Textabschnitt:
===
Katastrophen und ehrenamtlich? Kann das zusammengehen? Ja, gut sogar! Denn die Kärntner Ehrenamtlichen sind organisatorisch beim Katastrophenschutz des Landes angesiedelt. „Ich bin unendlich froh, dass es sie gibt“, sagt der Katastrophenschutzbeauftragte Markus Hudobnik. „Wir halten zusammen und sind wie eine große Familie.“
Eine sehr große sogar – mit 30.000 Freiwilligen allein in den Rettungsorganisationen Rotes Kreuz, Berg-, Wasser- und Höhlenrettung, Johanniter, Samariterbund und Rettungshundebrigade
„Geben ist seliger als nehmen“
Ein ehrenamtlicher Hundeführer ist Wolfgang Fugger: „Wenn wir mit unseren Hunden eine vermisste Person wiederfinden, ist das eine unbeschreibliche Genugtuung für mich – ein wahres Glücksgefühl.“ So beschreibt er in der überraschend unterhaltsamen Ausstellung „Glück“ im Villacher Stadtmuseum seine Erfahrungen. Museumsleiter Andreas Kuchler ist selbst seit 30 Jahren in der Ukraine-Hilfe aktiv und begründet seinen Wunsch, „Freude zu bereiten“, mit einem Jesus-Zitat: „Geben ist seliger als nehmen.“
Das spiegeln auch andere Freiwillige in seiner Ausstellung wider: „Ehrenamtliche Arbeit macht mich glücklich, weil die Arbeit für und mit anderen Menschen enorm sinnstiftend ist“, sagt Pensionistin Claudia Pirzl, die im Sozialverein Westbahnhoffnung Lebensmittel ausgibt. „Meine ehrenamtliche Arbeit macht mich glücklich, weil ich dadurch nicht nur Menschen helfen, sondern auch mein Wissen weitergeben und mich persönlich weiterentwickeln kann“, erklärt Rettungsschwimmerin Katharina Trunk.
Es gibt über 100.000 Ehrenamtliche in Kärnten: neben denen im Kampf gegen Katastrophen sind es Sportvereine, Organisationen aus dem Sozial-, Kultur- und Bildungsbereich – und nicht zuletzt die Freiwilligen Feuerwehren. Die haben ihre Einsätze einmal in Arbeitszeit umgerechnet: Ihre Leistungen entsprachen 115 Millionen Euro in einem Jahr.
Michael Aichholzer und Doris Rottermanner vom Kärntner Bildungswerk unterstützen viele der 30.000 Ehrenamtlichen im Kultur- und Bildungsbereich und beraten Menschen, die eine ehrenamtliche Beschäftigung suchen. „Erst finden wir gemeinsam heraus, was die Person kann und welche Themen sie längerfristig interessieren. Dann suchen wir nach Vereinen oder Gruppen, die so etwas brauchen.“
Auch über die Motivbündel wissen Rottermanner und Aichholzer Bescheid: etwas für andere und sich zu tun. Gesellschaftliche Anerkennung. Selbstbewusstsein. Mit Gleichgesinnten zusammen zu sein. Gebraucht zu werden. Sinnstiftende Aktivitäten ohne Arbeitszwänge.
===
Rohe Einträge:

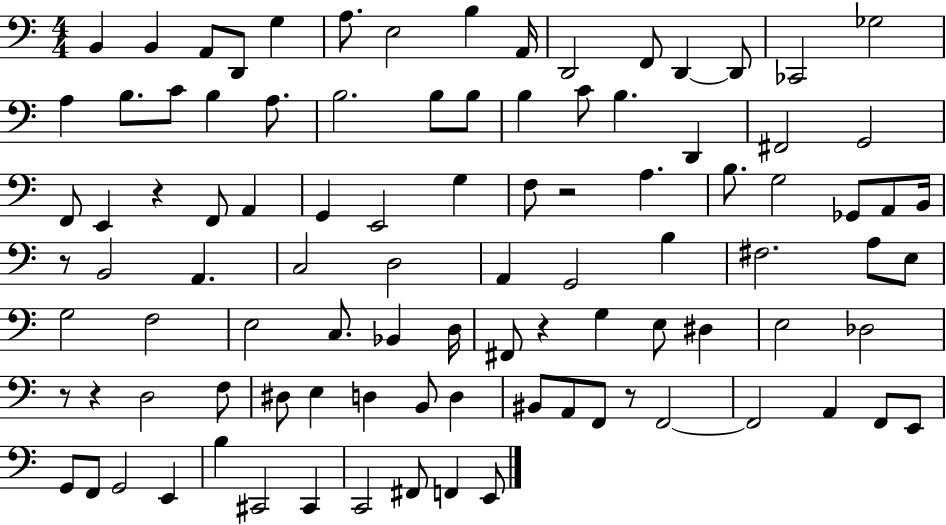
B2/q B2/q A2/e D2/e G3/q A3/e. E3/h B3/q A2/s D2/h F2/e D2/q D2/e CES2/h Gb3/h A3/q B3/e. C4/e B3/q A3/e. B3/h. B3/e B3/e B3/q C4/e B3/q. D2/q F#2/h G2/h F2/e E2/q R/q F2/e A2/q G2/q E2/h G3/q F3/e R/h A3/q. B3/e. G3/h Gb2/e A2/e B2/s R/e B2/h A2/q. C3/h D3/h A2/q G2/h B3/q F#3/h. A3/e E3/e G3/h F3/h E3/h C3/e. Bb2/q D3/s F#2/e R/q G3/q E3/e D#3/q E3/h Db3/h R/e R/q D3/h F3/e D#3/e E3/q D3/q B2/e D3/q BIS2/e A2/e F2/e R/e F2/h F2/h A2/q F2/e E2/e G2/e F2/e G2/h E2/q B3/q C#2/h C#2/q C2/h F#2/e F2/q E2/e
===
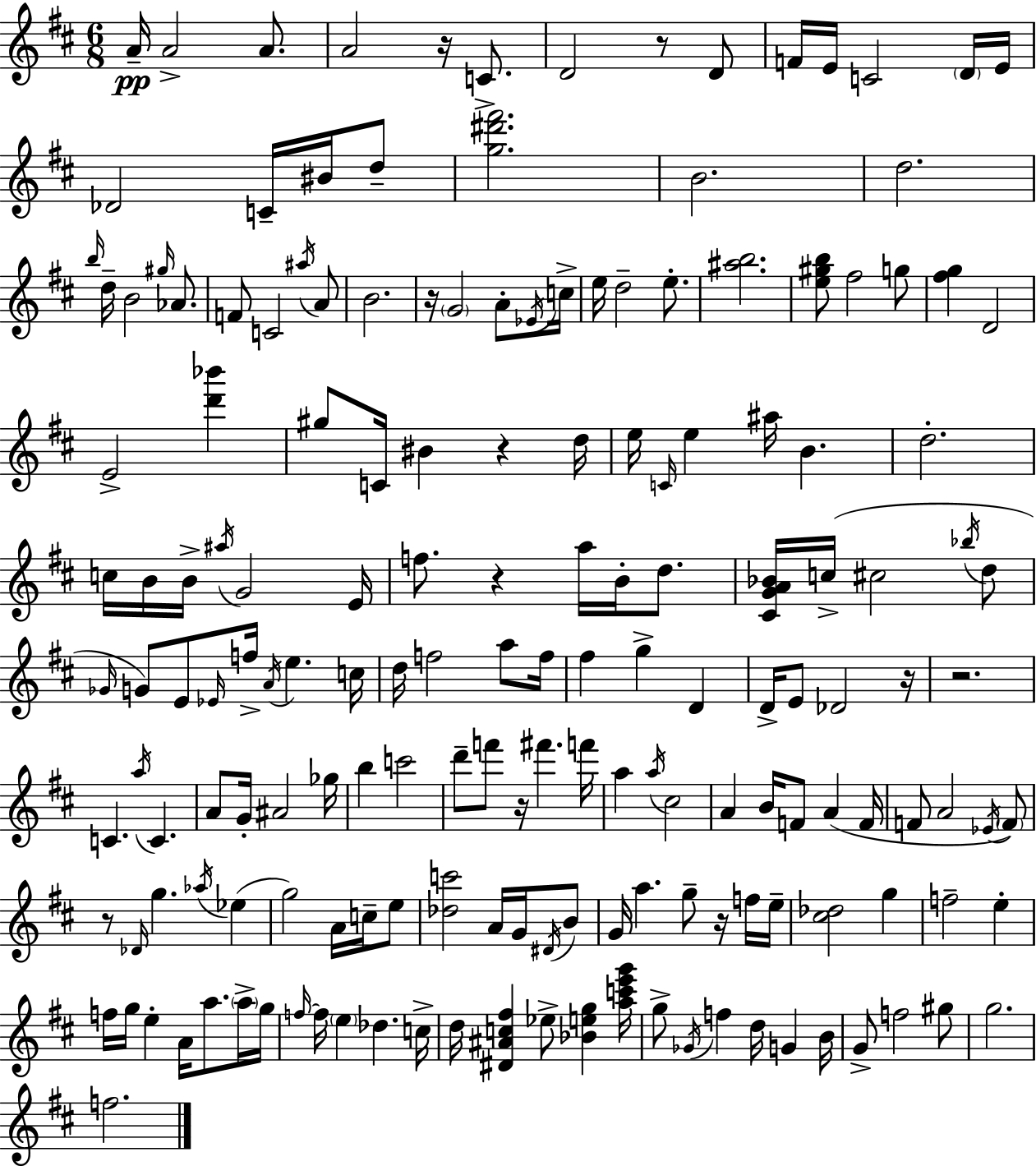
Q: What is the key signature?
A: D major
===
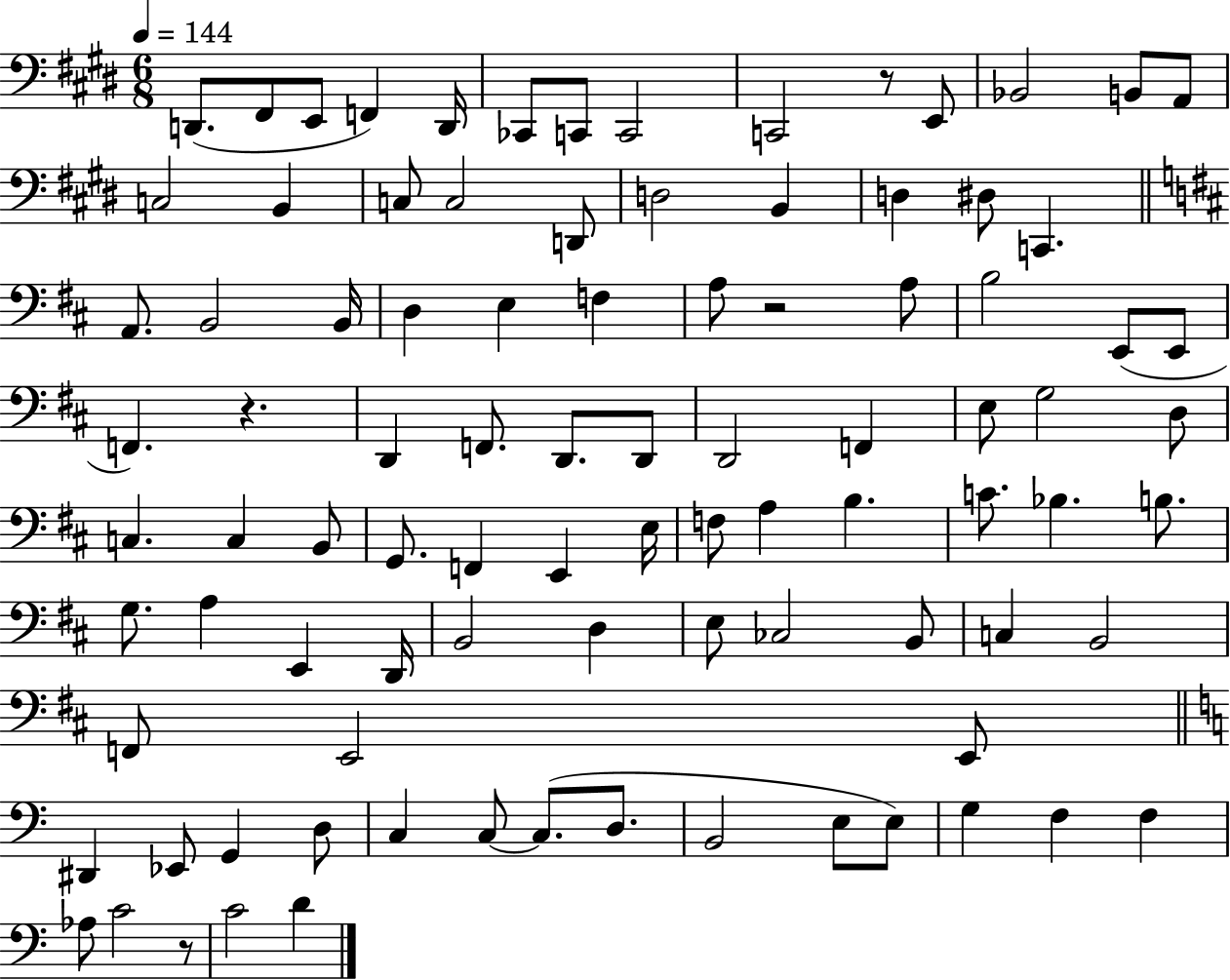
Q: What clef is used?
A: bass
===
Erforderliche Schritte:
1. Wie viele Ehrenamtliche gibt es laut dem Text über das Ehrenamt in Kärnten insgesamt?
2. Entnimm dem Text über das Ehrenamt in Kärnten wortgetreu den Abschnitt, der bei den Worten „Es gibt über“ beginnt und nach den Worten „in einem Jahr.“ endet.

Erwartete Antworten:
1. Über 100.000.

2.
Es gibt über 100.000 Ehrenamtliche in Kärnten: neben denen im Kampf gegen Katastrophen sind es Sportvereine, Organisationen aus dem Sozial-, Kultur- und Bildungsbereich – und nicht zuletzt die Freiwilligen Feuerwehren. Die haben ihre Einsätze einmal in Arbeitszeit umgerechnet: Ihre Leistungen entsprachen 115 Millionen Euro in einem Jahr.